Ask HN: Do you rely more on data or intuition when making product decisions? - kierantie
I think most people understand the need for accurate data, but sometimes it&#x27;s just not possible to collect enough data to make clear decisions (for example, in an early stage business).<p>Do you rely more on data or gut feel when making decisions about new product ideas, new features, etc?
======
kafkaesq
Both. But generally the scales tip (strongly) in favor of intuition, precisely
because quite often the window of opportunity to do something really great or
meaningful exists precisely _because_ the data is scarce or completely
lacking. In fact it is exactly this very kind of (justified) cognitive leap --
they (almost) telepathic ability to know what the customer needs or wants,
_despite_ the data, and sometimes even despite their own stated desires --
that arguably is what defines and characterizes many of the most revolutionary
innovations you can think of.

In fairness though, many "brilliant innovations" have also essentially been
happy accidents, so one shouldn't get too big-headed about the value of
intuition -- especially one's own.

------
quintes
I've proposed new product ideas on both data and intuition. Sometimes it
worked, sometimes I had to right it off to experience.

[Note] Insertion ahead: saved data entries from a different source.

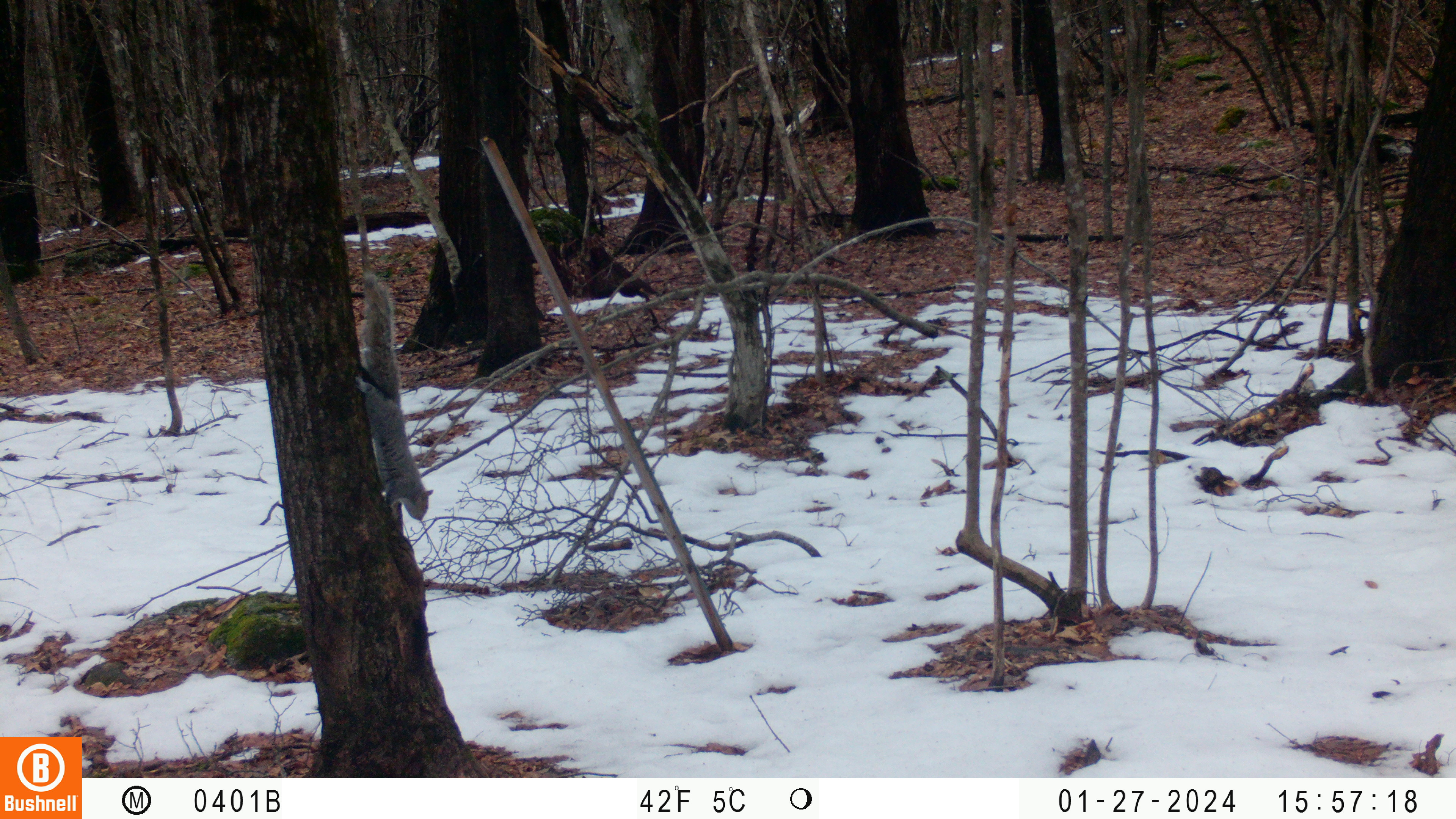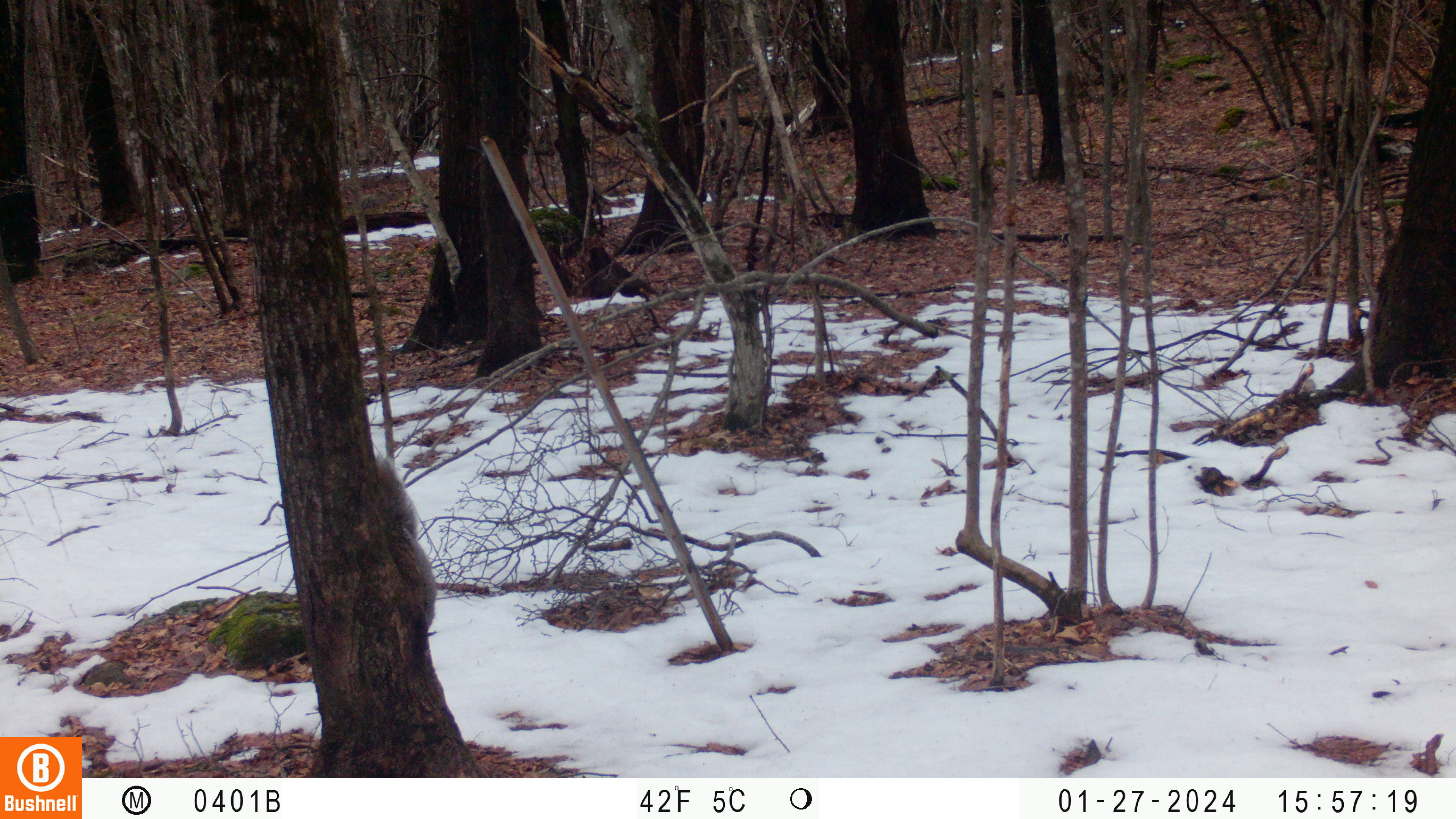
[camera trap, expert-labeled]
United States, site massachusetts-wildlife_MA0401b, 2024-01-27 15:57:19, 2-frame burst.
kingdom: Animalia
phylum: Chordata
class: Mammalia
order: Rodentia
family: Sciuridae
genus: Sciurus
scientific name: Sciurus carolinensis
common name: gray squirrel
Gray squirrel (Sciurus carolinensis).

This is relevant to both new product development and just new features.
Sometimes a new product is a good idea to a couple of your beta users but you
may not get enough traction off the larger user base.

------
endswapper
I'm curious about what types of decisions you are talking about. I agree about
the need for data, and I don't dismiss intuition, but I'd like to focus in on
specifics.

Are you talking about whether or not to proceed with an idea broadly, or
something like what database to use, or something more UX specific?